JTalton's picture

Occlusion Query

ARB_occlusion_query defines a mechanism whereby an application can query the number of pixels (or, more precisely, samples) drawn by a primitive or group of primitives. The primary purpose of such a query (hereafter referred to as an "occlusion query") is to determine the visibility of an object. Typically, the application will render the major occluders in the scene, then perform an occlusion query for the bounding box of each detail object in the scene. Only if said bounding box is visible, i.e., if at least one sample is drawn, should the corresponding object be drawn.

I have recently hooked up multiple object selection using the selection buffer. Since in OpenGL 3.0 the selection buffer is deprecated, I was looking into how I could perform multiple object selection using OpenGL 3.0. Several people have mentioned occlusion queries as a possible solution. Since OpenTK support for OpenGL 3.0 is not ready, I used the NVidia extension. Has anyone played with this or has any insight?

uint query;
GL.NV.GenOcclusionQueries(1, out query);
GL.NV.BeginOcclusionQuery(query);
Render();
GL.NV.EndOcclusionQuery();
GL.Flush();
int pixelCount;
GL.NV.GetOcclusionQuery(query, All.QueryResult, out pixelCount);
bool visible = pixelCount > 0;
GL.DeleteQueries(1, ref query);

There is stuff being rendered to the screen, but pixel count is always 0. Quadro FX 550 with the latest NVidia Drivers on Windows XP.


Comments

Comment viewing options

Select your preferred way to display the comments and click "Save settings" to activate your changes.
Inertia's picture

According to the spec you linked you cannot get they QueryResult until QueryResultAvailable returns true. I.e.

// begin&end query
int result;
do {
  Wait();
  GL.NV.GetOcclusionQuery( query, All.QueryResultAvailableNv, out result );
} while ( result == 0 );
// get QueryResult

You might want to read this to get a real-use example of occlusion query, the delay between the query and the result being available is so big that they're doing the query in Frame 1 and evaluate the result in Frame 2.

JTalton's picture

Thanks for the pointer. It's working now. It returns 0 in the debugger, but non zero if the window gets focus again. It may be a GLContext thing. Not sure. I added the check you show above, but it works fine with or without it.
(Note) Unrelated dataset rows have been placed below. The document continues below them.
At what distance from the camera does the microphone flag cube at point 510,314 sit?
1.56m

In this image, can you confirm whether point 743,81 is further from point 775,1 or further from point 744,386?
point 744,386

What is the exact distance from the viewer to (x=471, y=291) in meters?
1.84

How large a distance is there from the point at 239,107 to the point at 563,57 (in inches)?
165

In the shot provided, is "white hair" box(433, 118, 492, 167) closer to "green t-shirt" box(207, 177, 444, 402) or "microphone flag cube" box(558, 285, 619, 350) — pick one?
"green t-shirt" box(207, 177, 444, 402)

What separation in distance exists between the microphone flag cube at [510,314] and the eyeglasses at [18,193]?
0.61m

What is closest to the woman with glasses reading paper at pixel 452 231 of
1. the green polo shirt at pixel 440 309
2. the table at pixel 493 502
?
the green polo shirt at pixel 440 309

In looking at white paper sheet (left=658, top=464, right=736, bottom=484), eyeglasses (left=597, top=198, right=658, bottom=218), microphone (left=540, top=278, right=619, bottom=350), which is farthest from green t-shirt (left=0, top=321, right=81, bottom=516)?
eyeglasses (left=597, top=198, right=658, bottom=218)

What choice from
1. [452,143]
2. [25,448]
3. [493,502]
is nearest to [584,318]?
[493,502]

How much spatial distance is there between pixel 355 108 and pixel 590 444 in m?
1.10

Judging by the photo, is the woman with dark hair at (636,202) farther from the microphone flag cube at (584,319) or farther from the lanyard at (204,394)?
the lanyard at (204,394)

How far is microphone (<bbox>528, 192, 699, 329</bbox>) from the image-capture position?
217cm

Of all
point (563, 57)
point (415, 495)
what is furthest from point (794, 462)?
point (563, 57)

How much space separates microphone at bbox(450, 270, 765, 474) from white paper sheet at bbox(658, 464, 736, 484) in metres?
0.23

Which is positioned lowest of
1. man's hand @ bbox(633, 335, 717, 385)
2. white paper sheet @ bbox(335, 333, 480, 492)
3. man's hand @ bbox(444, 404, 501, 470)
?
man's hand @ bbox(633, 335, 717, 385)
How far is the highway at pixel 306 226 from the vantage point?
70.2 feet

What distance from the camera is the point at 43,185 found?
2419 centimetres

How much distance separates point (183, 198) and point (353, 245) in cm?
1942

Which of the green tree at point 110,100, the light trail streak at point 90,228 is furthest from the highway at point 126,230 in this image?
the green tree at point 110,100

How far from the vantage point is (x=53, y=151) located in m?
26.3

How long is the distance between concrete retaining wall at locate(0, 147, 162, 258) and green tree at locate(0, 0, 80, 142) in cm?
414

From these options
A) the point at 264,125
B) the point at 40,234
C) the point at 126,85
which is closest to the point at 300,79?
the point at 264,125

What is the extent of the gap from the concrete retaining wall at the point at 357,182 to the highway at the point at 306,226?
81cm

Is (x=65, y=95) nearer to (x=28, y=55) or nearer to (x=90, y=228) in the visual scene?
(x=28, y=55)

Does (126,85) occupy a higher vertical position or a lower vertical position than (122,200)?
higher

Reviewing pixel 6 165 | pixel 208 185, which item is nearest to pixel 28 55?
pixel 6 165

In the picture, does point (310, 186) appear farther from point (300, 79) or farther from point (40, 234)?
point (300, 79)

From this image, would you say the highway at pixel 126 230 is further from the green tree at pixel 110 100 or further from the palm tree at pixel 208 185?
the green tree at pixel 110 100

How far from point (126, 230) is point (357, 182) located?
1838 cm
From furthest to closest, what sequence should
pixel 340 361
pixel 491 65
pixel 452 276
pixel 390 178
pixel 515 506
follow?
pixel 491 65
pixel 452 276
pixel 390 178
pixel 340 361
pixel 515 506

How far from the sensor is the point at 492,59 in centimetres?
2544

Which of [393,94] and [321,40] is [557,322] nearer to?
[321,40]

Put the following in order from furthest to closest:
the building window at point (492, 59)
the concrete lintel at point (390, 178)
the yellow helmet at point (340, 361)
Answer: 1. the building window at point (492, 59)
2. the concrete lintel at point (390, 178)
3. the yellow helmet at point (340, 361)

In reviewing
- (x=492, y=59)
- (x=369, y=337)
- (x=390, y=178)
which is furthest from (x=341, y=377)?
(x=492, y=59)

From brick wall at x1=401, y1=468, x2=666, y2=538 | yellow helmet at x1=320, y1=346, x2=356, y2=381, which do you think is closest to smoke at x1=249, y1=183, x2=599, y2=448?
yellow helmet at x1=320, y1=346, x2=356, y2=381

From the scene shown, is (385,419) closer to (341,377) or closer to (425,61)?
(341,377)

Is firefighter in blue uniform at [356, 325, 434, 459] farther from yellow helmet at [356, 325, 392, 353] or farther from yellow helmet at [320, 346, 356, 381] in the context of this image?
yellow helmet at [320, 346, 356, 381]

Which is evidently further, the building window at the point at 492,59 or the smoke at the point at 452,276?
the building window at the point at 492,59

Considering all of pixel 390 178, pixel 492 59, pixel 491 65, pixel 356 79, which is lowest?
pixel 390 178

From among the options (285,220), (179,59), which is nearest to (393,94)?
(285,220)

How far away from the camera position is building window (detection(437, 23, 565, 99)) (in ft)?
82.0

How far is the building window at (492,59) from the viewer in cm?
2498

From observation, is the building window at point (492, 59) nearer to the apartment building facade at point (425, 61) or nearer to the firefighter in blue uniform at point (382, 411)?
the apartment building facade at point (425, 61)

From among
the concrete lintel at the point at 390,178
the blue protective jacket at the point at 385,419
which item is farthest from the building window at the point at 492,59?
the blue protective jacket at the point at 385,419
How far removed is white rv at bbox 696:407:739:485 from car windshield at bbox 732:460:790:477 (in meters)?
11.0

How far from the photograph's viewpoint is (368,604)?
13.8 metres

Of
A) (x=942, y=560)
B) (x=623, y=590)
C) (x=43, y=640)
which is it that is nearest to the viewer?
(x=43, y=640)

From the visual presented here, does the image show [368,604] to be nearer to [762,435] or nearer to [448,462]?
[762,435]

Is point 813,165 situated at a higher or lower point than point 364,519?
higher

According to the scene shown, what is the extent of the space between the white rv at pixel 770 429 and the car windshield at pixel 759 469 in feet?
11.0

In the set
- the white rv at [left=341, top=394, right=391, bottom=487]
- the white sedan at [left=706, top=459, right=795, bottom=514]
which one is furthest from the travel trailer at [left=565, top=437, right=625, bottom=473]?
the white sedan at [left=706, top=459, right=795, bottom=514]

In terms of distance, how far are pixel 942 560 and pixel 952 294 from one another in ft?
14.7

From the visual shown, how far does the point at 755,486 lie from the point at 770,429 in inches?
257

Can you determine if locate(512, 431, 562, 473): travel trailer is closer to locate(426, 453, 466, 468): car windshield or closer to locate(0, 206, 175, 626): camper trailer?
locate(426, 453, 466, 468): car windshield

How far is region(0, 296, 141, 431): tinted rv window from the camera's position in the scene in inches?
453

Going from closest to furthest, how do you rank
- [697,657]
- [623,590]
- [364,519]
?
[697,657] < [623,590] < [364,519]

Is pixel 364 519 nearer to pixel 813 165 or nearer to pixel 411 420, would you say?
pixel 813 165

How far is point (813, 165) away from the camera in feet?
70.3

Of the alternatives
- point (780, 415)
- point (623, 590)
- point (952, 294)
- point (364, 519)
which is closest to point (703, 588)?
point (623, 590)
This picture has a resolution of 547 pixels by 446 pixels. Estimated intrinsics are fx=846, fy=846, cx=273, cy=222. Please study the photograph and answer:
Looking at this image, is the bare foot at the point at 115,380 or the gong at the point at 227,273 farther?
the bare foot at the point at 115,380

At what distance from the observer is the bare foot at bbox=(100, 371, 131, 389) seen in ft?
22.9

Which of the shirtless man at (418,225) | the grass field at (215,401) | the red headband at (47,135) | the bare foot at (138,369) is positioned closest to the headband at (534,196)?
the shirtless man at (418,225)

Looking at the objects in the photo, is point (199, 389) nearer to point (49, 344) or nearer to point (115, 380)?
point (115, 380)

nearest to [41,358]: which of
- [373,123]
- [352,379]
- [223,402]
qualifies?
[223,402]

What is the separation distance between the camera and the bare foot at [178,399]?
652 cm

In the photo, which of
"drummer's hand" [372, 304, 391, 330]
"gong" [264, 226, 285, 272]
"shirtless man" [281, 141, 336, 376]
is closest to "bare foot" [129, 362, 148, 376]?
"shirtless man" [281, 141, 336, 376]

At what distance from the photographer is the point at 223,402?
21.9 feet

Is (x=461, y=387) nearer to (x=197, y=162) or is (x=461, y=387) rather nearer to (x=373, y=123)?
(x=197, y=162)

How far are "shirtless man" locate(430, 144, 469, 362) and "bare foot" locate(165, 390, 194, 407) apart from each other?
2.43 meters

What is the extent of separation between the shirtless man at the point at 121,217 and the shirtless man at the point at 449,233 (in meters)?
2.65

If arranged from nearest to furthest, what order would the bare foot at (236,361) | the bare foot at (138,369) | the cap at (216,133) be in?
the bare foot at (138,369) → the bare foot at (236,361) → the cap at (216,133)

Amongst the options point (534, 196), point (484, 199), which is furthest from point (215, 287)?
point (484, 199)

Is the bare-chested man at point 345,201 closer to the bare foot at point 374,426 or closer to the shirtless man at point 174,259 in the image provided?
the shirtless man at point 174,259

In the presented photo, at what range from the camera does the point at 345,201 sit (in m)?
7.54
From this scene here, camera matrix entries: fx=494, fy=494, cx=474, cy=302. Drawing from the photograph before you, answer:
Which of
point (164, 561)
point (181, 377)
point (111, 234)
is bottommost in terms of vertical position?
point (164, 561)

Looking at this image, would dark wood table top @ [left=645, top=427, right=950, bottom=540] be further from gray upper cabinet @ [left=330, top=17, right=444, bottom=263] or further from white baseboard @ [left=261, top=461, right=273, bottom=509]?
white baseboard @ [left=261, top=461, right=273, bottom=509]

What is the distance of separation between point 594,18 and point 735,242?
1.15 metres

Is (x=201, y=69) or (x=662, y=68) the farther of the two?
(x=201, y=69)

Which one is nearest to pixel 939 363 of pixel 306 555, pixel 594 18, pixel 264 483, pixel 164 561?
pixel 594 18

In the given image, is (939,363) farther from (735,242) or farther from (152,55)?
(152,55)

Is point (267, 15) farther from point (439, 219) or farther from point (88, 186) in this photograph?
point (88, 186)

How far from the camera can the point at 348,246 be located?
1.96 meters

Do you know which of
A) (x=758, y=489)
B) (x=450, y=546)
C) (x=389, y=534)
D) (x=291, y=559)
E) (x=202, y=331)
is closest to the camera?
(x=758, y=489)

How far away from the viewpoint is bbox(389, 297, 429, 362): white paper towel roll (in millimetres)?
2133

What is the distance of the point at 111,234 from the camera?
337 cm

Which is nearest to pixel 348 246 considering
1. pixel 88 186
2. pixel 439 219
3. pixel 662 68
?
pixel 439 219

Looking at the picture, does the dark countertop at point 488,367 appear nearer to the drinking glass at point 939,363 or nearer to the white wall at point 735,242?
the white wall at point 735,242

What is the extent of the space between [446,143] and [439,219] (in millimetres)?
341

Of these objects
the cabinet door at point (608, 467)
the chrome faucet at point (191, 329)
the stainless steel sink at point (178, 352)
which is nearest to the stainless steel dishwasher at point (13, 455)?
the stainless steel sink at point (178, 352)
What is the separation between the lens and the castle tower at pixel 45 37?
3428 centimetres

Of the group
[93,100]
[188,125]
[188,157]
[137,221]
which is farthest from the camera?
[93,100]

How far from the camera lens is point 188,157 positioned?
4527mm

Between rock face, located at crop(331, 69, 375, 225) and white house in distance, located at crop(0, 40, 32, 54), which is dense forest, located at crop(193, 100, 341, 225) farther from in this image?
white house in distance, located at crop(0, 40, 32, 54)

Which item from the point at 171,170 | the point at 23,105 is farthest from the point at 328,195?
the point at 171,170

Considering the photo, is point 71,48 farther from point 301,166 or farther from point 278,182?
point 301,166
As for the delay, I have a thread manager that processes CPU and GPU tasks. So I push a GPU task to do the queries that when it executes pushes another task to handle the query results. I do this across multiple objects, so all the objects will put in their queries and then the query results are all handled after all queries are started. Plus the query results will affect frame buffers that need to be updated spreading the process out even further. It should be quite efficient.

JTalton's picture

As for the results... the selection buffer is a ton faster than doing occlusion queries on my 8800GT.

Inertia's picture

Performance should be pretty good, did you disable texturing, lighting etc. and set color- and depthmasks to false for the query? I haven't used the extension, but my understanding of the spec is that you cannot rely on the output of QueryResult before QueryResultAvailable is true and that you should disable pretty much everything besides depth testing and backface culling. (It only tells you how fragments passed the tests - but does not draw anything - so all drawing related stuff can be turned off.)

JTalton's picture

I'm only drawing about 40 points (40 queries). No texturing or lighting, with depth and color masks turned off. The selection buffer is almost instantaneous. I can see the slow performance of the occlusion query as I select points. I have the two code paths separated and will keep the occlusion path as a user setting. In the OpenTK examples it would be nice to have an example using selection buffer, occlusion queries, and the single object color selection method, and have performance comparison of each. Of course since the occlusion queries are asynchronous, the implementation will affect performance. Maybe I missed something that affects performance in my implementation. I'll have to double check.